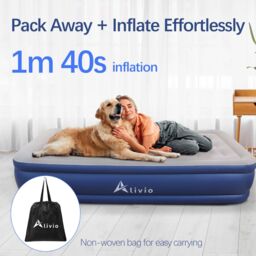 Alivio Inflatable Airbed Mattress with Built-in Electric Pump - Single/Double in Grey - Size: Double - thumbnail 9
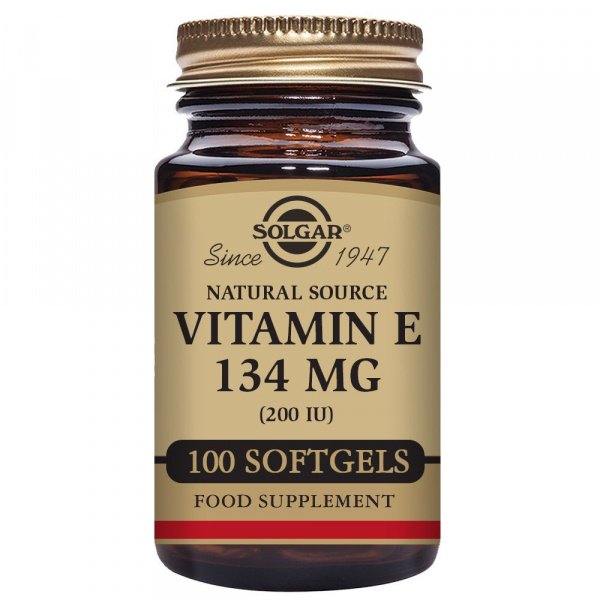 Vitamina E 200UI (134mg) 100 cápsulas Solgar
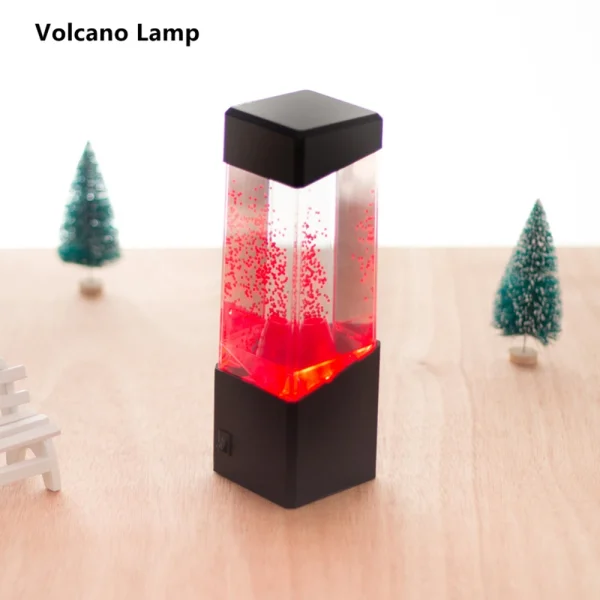 Colorful Led Jellyfish Night Lamp Volcano Lamp Little Fish Lamp Novelty Products Lighting for Mood Light Most Sold Novelties New - Image 6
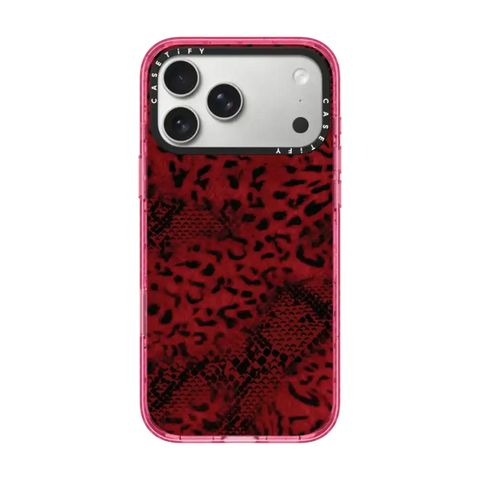 Dark Red Leopard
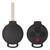 Keyless2Go Keyless2Go Remote Key SHELL for SMART FORTWO 4 Button KR55WK45144 Our Automotive Brands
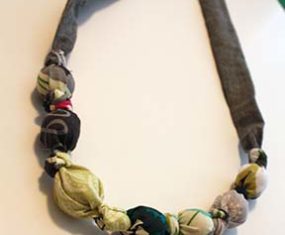 Tutorial Tuesday: Pieced Fabric Necklace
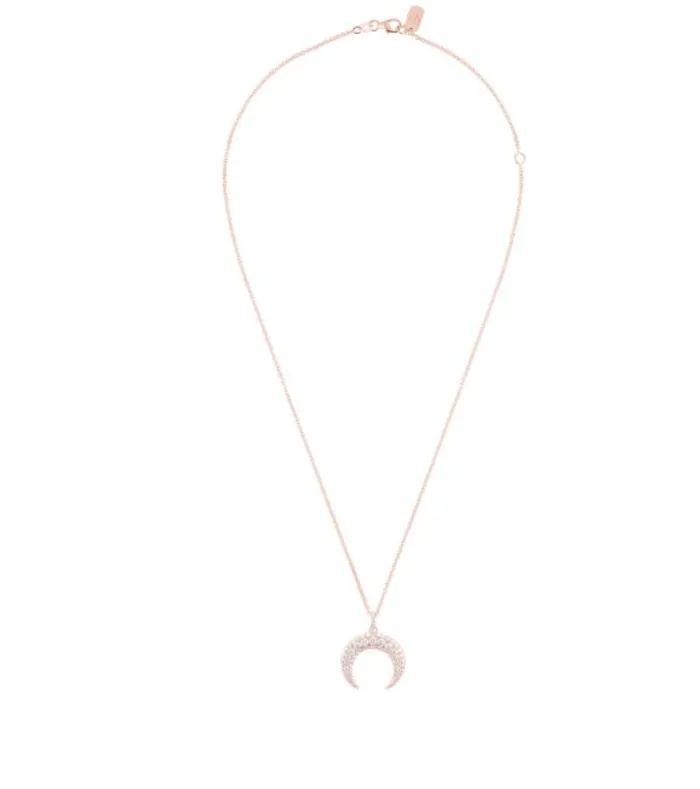 Carbon Hyde Necklaces Crescent Necklace
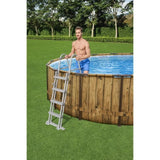 Kit Piscine hors sol tubulaire BESTWAY - Power Steelô - 488 x 122 cm - Ronde (filtre a cartouche, b‚che, Èchelle)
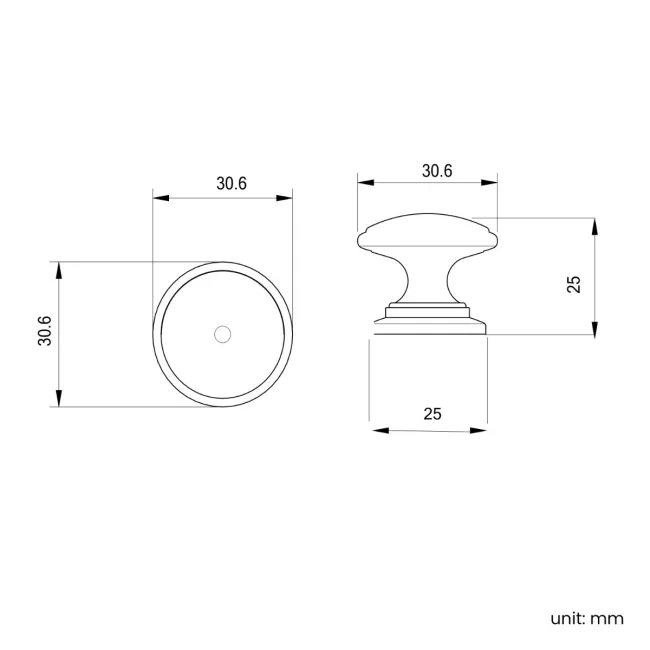 Brushed Nickel Furniture Handle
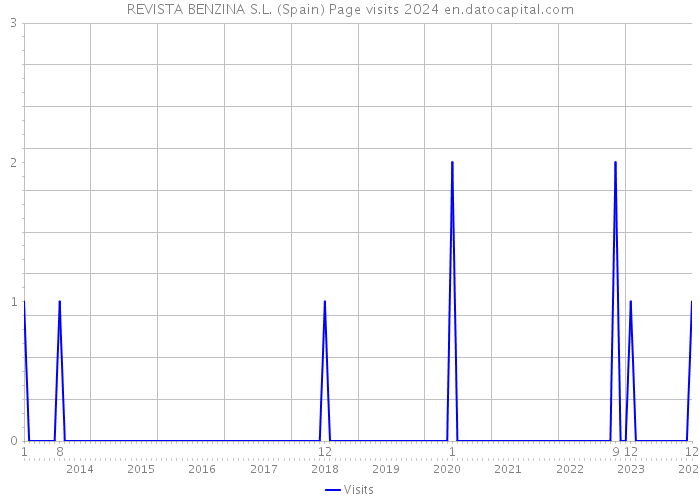REVISTA BENZINA S.L. (Spain) Page visits 2024 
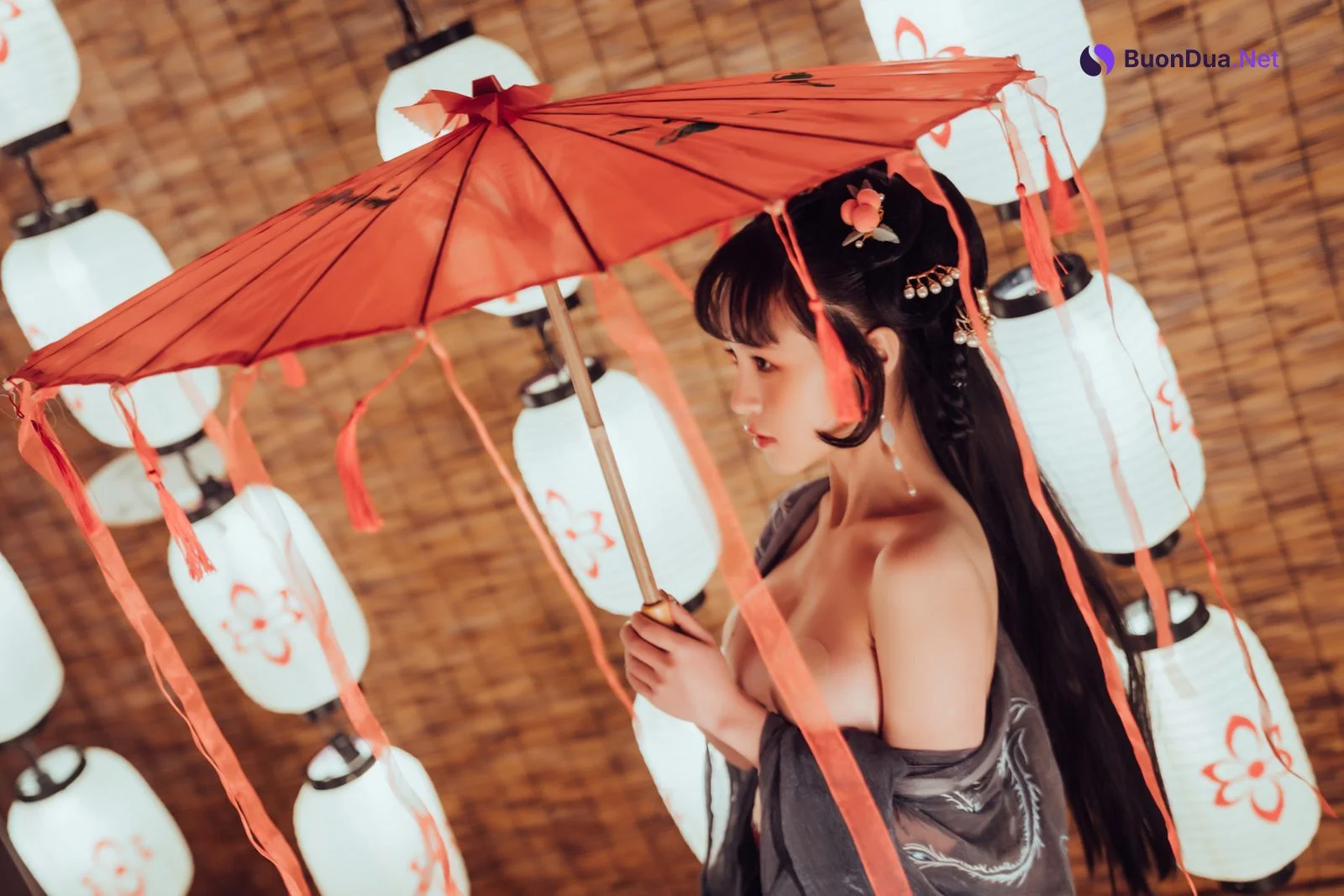 Cosplay 晕崽Zz 小琵琶精 Set.02 - Photo 18
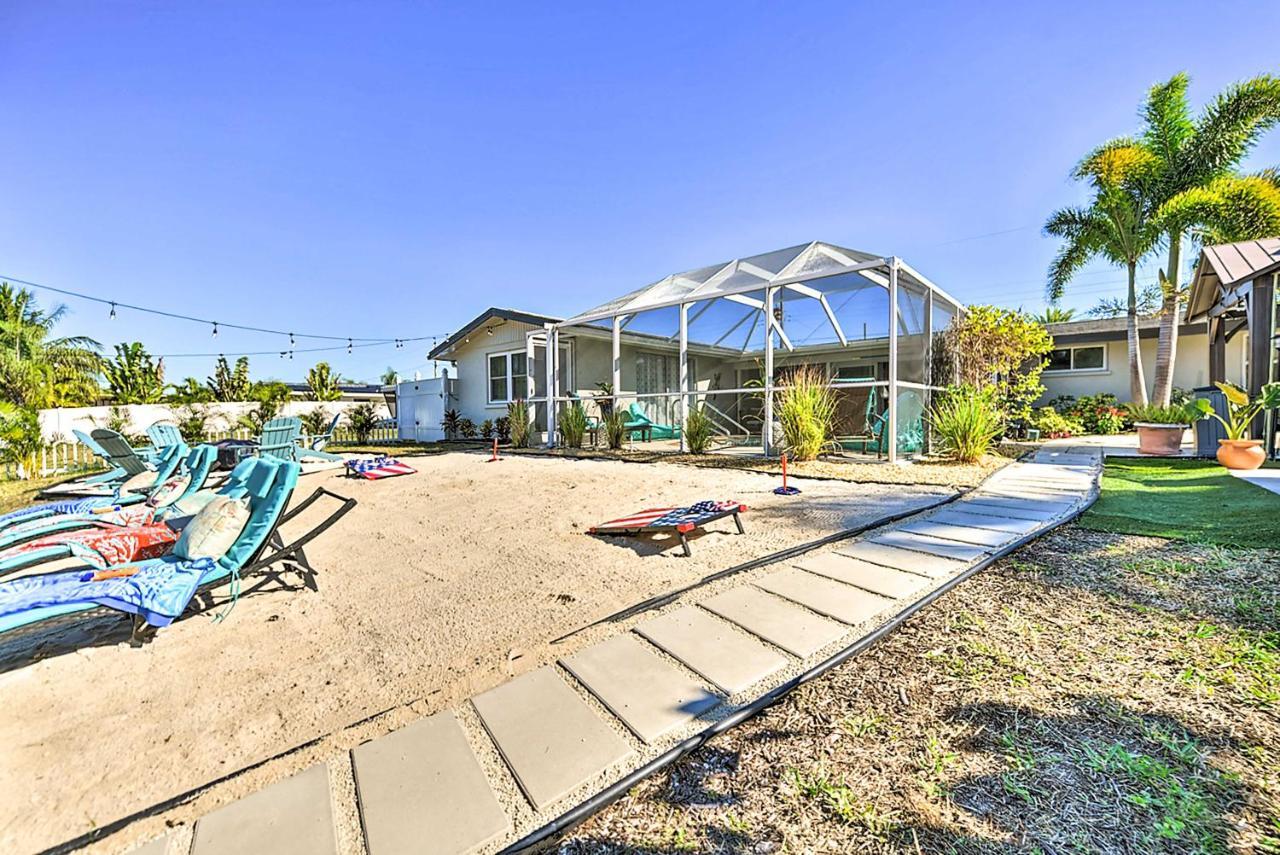 Waterfront Bradenton Home Heated Pool And Fire Pit Buitenkant foto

◆ Work item: Return the data above in its exact wording, with none of the pictures.

◆ Solution to the problem:
 Alivio Inflatable Airbed Mattress with Built-in Electric Pump - Single/Double in Grey - Size: Double - thumbnail 9
 Vitamina E 200UI (134mg) 100 cápsulas Solgar
 Colorful Led Jellyfish Night Lamp Volcano Lamp Little Fish Lamp Novelty Products Lighting for Mood Light Most Sold Novelties New - Image 6
 Dark Red Leopard
 Keyless2Go Keyless2Go Remote Key SHELL for SMART FORTWO 4 Button KR55WK45144 Our Automotive Brands
 Tutorial Tuesday: Pieced Fabric Necklace
 Carbon Hyde Necklaces Crescent Necklace
 Kit Piscine hors sol tubulaire BESTWAY - Power Steelô - 488 x 122 cm - Ronde (filtre a cartouche, b‚che, Èchelle)
 Brushed Nickel Furniture Handle
REVISTA BENZINA S.L. (Spain) Page visits 2024 
 Cosplay 晕崽Zz 小琵琶精 Set.02 - Photo 18
 Waterfront Bradenton Home Heated Pool And Fire Pit Buitenkant foto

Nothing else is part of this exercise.